* start Given data *
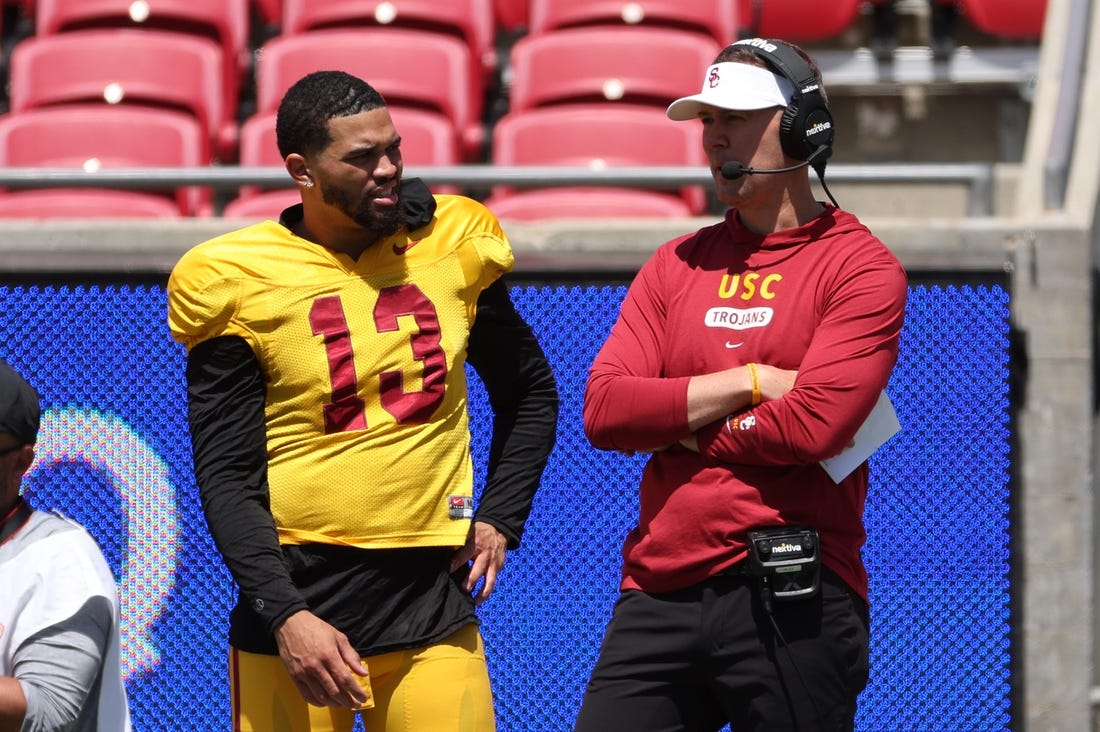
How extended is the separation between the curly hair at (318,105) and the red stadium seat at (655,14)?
3.91 metres

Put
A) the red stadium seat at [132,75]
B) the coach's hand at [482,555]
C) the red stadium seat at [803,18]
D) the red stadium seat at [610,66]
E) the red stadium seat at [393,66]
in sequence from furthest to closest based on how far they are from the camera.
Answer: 1. the red stadium seat at [803,18]
2. the red stadium seat at [132,75]
3. the red stadium seat at [393,66]
4. the red stadium seat at [610,66]
5. the coach's hand at [482,555]

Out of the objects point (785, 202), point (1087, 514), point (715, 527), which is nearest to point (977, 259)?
point (1087, 514)

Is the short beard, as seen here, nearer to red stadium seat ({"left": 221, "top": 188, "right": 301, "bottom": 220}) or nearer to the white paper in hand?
the white paper in hand

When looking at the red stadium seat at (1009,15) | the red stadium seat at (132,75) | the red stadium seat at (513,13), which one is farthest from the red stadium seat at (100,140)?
the red stadium seat at (1009,15)

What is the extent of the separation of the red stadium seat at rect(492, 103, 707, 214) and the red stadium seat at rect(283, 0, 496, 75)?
2.74 feet

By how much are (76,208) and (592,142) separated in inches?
74.3

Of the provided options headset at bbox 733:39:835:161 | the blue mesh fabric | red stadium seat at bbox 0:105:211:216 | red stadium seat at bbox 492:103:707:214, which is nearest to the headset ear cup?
headset at bbox 733:39:835:161

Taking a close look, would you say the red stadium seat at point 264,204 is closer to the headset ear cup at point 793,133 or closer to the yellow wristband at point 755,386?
the headset ear cup at point 793,133

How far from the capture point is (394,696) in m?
2.82

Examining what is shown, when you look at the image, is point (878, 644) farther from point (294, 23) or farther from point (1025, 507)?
point (294, 23)

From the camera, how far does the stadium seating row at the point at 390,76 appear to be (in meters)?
5.93

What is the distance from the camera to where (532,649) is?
4.15 metres

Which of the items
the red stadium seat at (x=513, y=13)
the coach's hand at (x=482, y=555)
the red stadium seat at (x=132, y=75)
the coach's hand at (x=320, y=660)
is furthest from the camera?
the red stadium seat at (x=513, y=13)

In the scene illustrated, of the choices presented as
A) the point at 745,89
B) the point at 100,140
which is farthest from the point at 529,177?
the point at 100,140
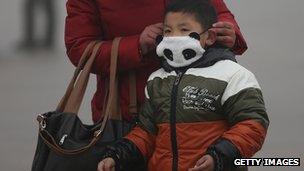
* end Given data *
▶ **Written exercise**
Reproduce all of the records above word for word, leaving out the pictures.

▶ **Output below**
How extended is the separation between the curly hair at (318,105) and the red stadium seat at (655,14)?
3.91 metres

Put
A) the red stadium seat at [132,75]
B) the coach's hand at [482,555]
C) the red stadium seat at [803,18]
D) the red stadium seat at [610,66]
E) the red stadium seat at [393,66]
in sequence from furthest to closest based on how far they are from the camera.
Answer: 1. the red stadium seat at [803,18]
2. the red stadium seat at [132,75]
3. the red stadium seat at [393,66]
4. the red stadium seat at [610,66]
5. the coach's hand at [482,555]

Out of the objects point (785, 202), point (1087, 514), point (715, 527), which is nearest to point (977, 259)?
point (1087, 514)

Is the short beard, as seen here, nearer to red stadium seat ({"left": 221, "top": 188, "right": 301, "bottom": 220}) or nearer to the white paper in hand?
the white paper in hand

When looking at the red stadium seat at (1009,15) | the red stadium seat at (132,75) | the red stadium seat at (513,13), which one is farthest from the red stadium seat at (100,140)?
the red stadium seat at (1009,15)

What is the extent of the separation of the red stadium seat at rect(492, 103, 707, 214) and the red stadium seat at rect(283, 0, 496, 75)?
2.74 feet

By how much are (76,208) and (592,142) separated in inches?
74.3

Of the provided options headset at bbox 733:39:835:161 | the blue mesh fabric | red stadium seat at bbox 0:105:211:216 | red stadium seat at bbox 492:103:707:214, which is nearest to the headset ear cup?
headset at bbox 733:39:835:161

Taking a close look, would you say the red stadium seat at point 264,204 is closer to the headset ear cup at point 793,133 or closer to the yellow wristband at point 755,386?
the headset ear cup at point 793,133

How far from the capture point is (394,696) in m?
2.82

Examining what is shown, when you look at the image, is point (878, 644) farther from point (294, 23) or farther from point (1025, 507)?
point (294, 23)

From the camera, how far does the stadium seating row at the point at 390,76 appear to be (in meters)?
5.93

What is the distance from the camera to where (532,649) is?
4.15 metres

Which of the items
the red stadium seat at (x=513, y=13)
the coach's hand at (x=482, y=555)
the red stadium seat at (x=132, y=75)
the coach's hand at (x=320, y=660)
is furthest from the camera?
the red stadium seat at (x=513, y=13)

In the scene illustrated, of the choices presented as
A) the point at 745,89
B) the point at 100,140
which is farthest from the point at 529,177?
the point at 100,140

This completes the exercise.